Sérvulo Matias, secretário de Turismo, Cultura, Esporte e Lazer de Tiradentes, acrescentou que a especulação imobiliária também é ameaça na Serra de São José. A cidade, segundo ele, tem quase 7.500 habitantes e 5 mil lotes à venda. O tombamento municipal ocorreu há dois anos e os defensores da serra pedem a mesma proteção em níveis estadual e federal.
Sobre o conjunto de serras de Piumhi, Igor Messias da Silva, coordenador técnico do Movimento Amigos do Araras e Belinha, destacou a estreita relação de meio ambiente, cultura, religiosidade e gastronomia. Filho de produtor de queijo Canastra, ele alertou que a indicação geográfica do produto – e também do café – depende das condições ambientais propiciadas pelas serras, entre as quais a água de qualidade.
O turismo, segundo Igor Silva, é uma realidade na região, que fica entre a Serra da Canastra e o Lago de Furnas. Ele também destacou riquezas do conjunto de serras, como cavernas ainda inexploradas e cachoeiras. “Acabamos de reencontrar uma espécie que não era vista há 205 anos. Um exemplar foi coletado por Saint-Hilaire (botânico francês) em 1819 e está em Paris”, contou.
Serra dos Pires
Alenice Motta Baeta também abordou a situação da Serra dos Pires, segundo ela, um divisor de poluição. “Do outro lado da serra, em Ouro Preto, já temos nuvens de poeira tóxica”, alertou. Diretores do Instituto Histórico e Geográfico de Congonhas alertaram para o avanço preocupante da mineração no município e destacaram que a atividade prejudica todo o patrimônio da cidade, especialmente o mais conhecido, o Santuário de Bom Jesus de Matosinhos, onde ficam os 12 Profetas esculpidos por Aleijadinho.
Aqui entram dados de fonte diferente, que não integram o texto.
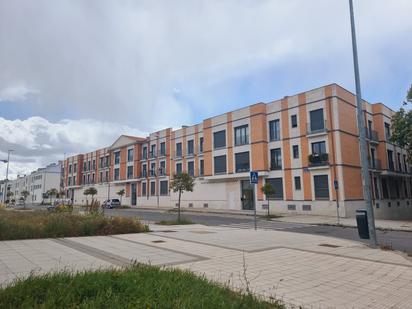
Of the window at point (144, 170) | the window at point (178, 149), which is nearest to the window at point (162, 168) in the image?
the window at point (178, 149)

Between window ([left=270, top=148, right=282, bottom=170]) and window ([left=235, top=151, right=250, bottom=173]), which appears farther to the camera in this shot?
window ([left=235, top=151, right=250, bottom=173])

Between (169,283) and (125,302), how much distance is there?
0.95 metres

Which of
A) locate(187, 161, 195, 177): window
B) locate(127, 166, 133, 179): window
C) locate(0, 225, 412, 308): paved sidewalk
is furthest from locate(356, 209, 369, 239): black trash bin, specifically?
locate(127, 166, 133, 179): window

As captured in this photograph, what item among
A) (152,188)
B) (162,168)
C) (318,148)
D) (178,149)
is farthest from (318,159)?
(152,188)

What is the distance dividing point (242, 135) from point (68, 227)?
2789 centimetres

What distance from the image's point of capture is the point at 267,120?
1439 inches

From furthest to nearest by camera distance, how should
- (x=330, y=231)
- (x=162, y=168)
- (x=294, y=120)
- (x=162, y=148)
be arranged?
1. (x=162, y=148)
2. (x=162, y=168)
3. (x=294, y=120)
4. (x=330, y=231)

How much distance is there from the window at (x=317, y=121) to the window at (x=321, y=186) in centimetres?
467

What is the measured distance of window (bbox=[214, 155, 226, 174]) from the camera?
40062mm

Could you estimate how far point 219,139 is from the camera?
41344 mm

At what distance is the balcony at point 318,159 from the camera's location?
30444 millimetres

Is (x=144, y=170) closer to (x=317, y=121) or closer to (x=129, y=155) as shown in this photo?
(x=129, y=155)

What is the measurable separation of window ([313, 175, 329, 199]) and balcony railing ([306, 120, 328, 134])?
172 inches

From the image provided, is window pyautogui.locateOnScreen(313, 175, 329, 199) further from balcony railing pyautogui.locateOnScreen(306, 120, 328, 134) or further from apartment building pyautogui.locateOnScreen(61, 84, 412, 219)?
balcony railing pyautogui.locateOnScreen(306, 120, 328, 134)
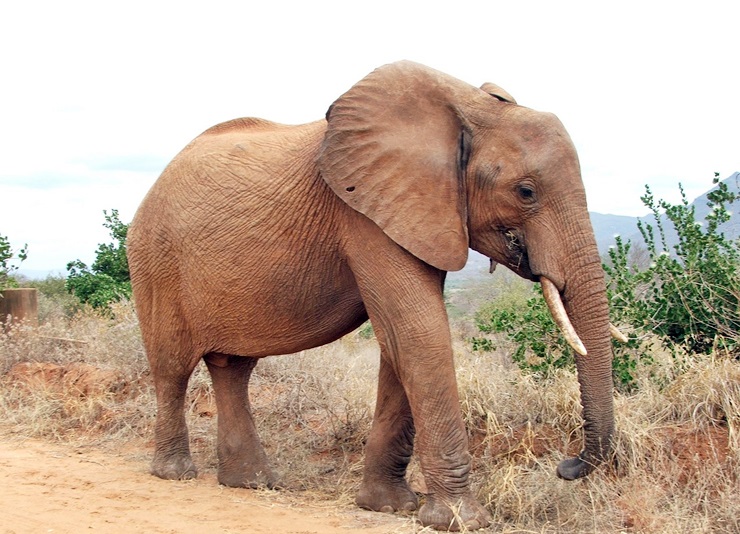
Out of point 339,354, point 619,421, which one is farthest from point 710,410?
point 339,354

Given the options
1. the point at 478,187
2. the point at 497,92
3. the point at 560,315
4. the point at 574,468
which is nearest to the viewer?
the point at 560,315

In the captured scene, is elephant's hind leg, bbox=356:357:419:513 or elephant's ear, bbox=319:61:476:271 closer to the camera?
elephant's ear, bbox=319:61:476:271

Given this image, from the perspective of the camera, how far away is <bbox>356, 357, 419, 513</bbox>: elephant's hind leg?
5762 mm

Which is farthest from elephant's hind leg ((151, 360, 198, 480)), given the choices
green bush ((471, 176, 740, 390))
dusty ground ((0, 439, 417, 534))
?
green bush ((471, 176, 740, 390))

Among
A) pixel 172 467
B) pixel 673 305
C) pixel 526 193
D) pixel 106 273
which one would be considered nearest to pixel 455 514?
pixel 526 193

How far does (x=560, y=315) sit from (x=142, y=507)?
9.96ft

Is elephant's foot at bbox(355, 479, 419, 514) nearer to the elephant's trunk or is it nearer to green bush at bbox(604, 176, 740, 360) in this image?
the elephant's trunk

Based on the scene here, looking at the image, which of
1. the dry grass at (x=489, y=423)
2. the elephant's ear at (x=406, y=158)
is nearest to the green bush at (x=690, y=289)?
the dry grass at (x=489, y=423)

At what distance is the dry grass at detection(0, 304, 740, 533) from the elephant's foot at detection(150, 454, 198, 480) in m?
0.69

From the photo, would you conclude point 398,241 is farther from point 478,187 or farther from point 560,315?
point 560,315

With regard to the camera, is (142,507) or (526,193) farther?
(142,507)

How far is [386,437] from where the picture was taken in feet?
19.2

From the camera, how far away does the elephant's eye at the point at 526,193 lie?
4.92 m

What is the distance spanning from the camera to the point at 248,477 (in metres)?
6.51
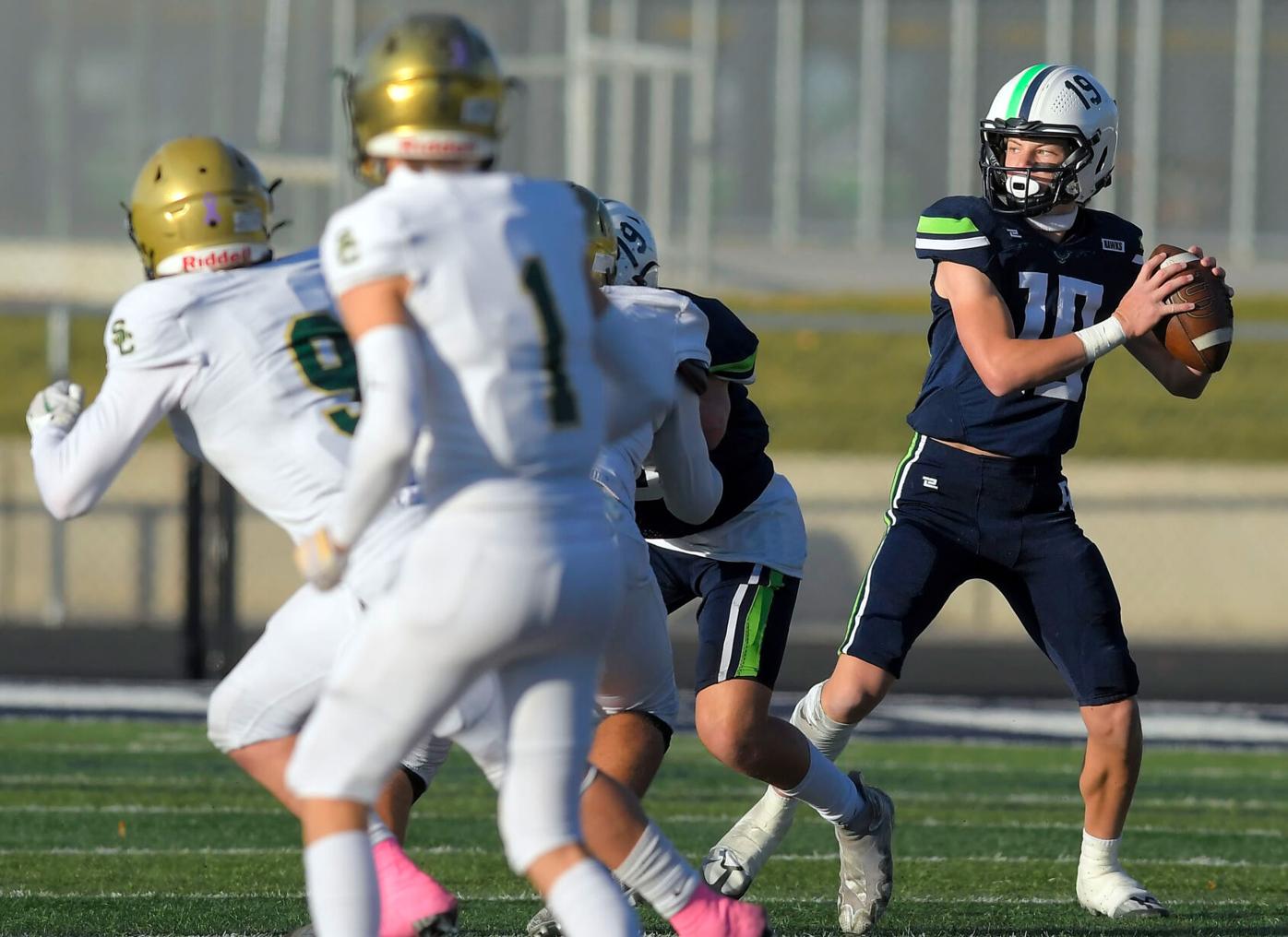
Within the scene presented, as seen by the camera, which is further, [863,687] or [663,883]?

“As serras do entorno de Congonhas emolduram esse patrimônio cultural e artístico; e a exploração minerária, além de prejudicá-lo, compromete os recursos hídricos, a fauna e a flora locais”, denunciou André Candreva. Já Hugo Castelani apresentou várias fotos nas quais detalhou os impactos negativos das atividades minerárias na paisagem de Congonhas.
O deputado Professor Cleiton (PV), presidente da comissão, destacou que moradores de Luislândia (Norte) pediram para participar da audiência em busca de proteção para as cavernas da cidade. Ele fez uma provocação aos presentes sobre a herança que os mineiros deixarão para as futuras gerações, sobretudo diante da “subserviência” do atual governo às mineradoras.
Iepha
Helena Alves, da Gerência de Projetos e Obras do Iepha, repassou as informações sobre os patrimônios paisagísticos objeto da audiência. Pedra Grande e Serra de Piumhi já possuem tombamentos municipais. Já a Serras dos Pires e a de São José, ainda não, embora essa última tenha estudos para tombamento iniciados pelo Instituto do Patrimônio Histórico e Artístico Nacional (Iphan).
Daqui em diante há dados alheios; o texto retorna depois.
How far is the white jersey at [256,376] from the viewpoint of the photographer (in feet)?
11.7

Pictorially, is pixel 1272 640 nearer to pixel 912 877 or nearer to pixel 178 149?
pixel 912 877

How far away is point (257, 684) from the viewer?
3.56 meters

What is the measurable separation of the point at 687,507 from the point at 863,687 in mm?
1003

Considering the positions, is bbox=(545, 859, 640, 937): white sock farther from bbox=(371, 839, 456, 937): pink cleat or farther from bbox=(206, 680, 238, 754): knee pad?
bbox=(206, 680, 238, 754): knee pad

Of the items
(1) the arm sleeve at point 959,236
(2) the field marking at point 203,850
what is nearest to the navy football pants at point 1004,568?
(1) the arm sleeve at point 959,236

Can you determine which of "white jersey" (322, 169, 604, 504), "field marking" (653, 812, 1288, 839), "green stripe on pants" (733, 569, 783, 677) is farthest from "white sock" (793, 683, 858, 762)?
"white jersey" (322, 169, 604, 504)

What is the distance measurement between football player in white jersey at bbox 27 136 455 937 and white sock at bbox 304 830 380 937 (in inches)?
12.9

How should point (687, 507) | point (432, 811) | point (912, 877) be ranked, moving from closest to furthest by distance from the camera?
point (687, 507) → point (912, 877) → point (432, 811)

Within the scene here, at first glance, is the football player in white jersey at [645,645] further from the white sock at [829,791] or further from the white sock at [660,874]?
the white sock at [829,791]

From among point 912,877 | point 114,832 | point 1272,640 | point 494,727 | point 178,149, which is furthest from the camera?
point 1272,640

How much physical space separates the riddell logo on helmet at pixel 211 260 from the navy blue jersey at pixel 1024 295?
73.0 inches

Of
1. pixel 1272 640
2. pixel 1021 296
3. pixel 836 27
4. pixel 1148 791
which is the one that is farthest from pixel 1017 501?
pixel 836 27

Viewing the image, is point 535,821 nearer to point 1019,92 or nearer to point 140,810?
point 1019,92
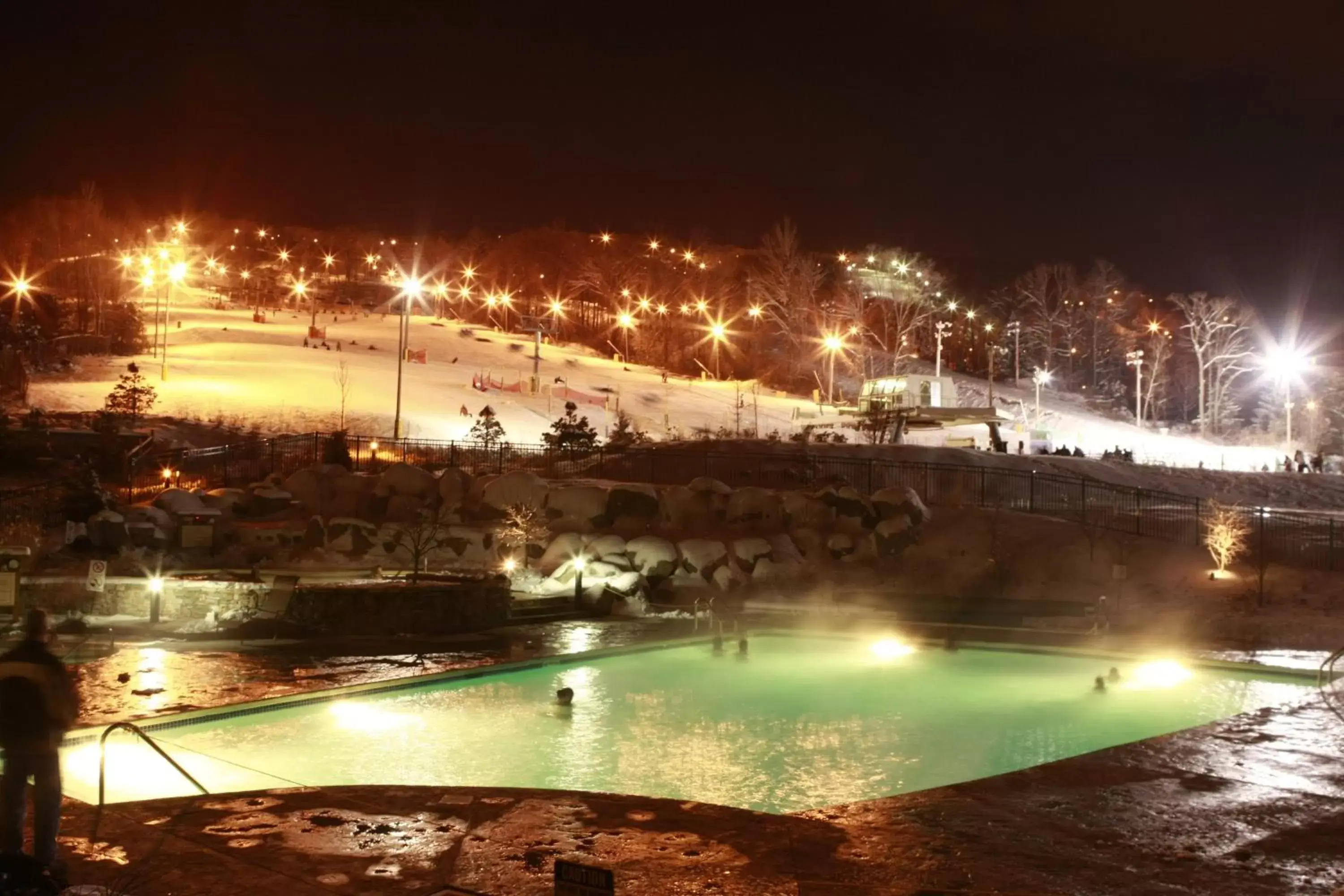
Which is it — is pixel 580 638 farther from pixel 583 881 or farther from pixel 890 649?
pixel 583 881

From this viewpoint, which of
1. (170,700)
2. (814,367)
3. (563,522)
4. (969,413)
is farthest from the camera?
(814,367)

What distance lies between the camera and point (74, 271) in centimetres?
9162

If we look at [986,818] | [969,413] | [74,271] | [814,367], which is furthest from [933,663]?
[74,271]

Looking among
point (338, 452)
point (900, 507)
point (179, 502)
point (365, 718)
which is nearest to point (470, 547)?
point (179, 502)

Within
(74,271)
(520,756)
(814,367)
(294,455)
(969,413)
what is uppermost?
(74,271)

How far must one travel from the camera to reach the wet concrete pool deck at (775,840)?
6172mm

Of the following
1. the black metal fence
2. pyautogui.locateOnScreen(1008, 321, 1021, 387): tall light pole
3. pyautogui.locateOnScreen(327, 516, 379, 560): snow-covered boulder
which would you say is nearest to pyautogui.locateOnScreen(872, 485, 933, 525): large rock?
the black metal fence

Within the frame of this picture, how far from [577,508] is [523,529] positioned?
199cm

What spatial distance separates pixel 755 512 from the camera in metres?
26.5

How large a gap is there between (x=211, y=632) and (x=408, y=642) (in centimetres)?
310

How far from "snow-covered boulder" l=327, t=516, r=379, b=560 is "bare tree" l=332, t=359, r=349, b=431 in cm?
1585

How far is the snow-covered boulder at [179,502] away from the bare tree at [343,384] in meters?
15.5

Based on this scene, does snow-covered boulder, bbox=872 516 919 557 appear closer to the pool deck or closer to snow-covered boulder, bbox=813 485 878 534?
snow-covered boulder, bbox=813 485 878 534

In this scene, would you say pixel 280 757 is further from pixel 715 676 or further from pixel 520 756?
pixel 715 676
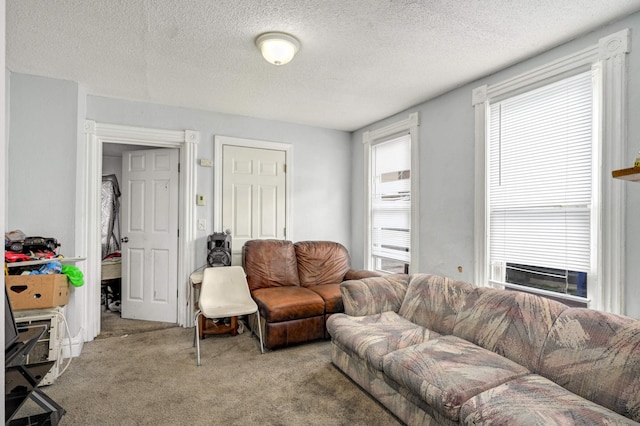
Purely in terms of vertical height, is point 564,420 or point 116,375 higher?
point 564,420

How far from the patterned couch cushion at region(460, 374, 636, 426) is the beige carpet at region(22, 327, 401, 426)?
70 centimetres

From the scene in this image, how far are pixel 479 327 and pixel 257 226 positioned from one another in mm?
2739

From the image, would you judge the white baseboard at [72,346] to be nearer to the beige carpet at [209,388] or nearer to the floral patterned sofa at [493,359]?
the beige carpet at [209,388]

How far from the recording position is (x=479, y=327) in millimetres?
2207

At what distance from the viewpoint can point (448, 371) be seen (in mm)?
1786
Ela ainda citou portaria do Iepha que traz o rito básico para efetivação das proteções, como a formalização do pedido de proteção e a documentação necessária.
Ao final da reunião, a deputada Beatriz Cerqueira propôs dois encaminhamentos principais como desdobramentos das informações do Iepha. Ela disse que enviará as solicitações de tombamentos ao órgão e também aos municípios impactados. Além disso, divulgou que marcará visita técnica ao instituto para entregar oficialmente a documentação.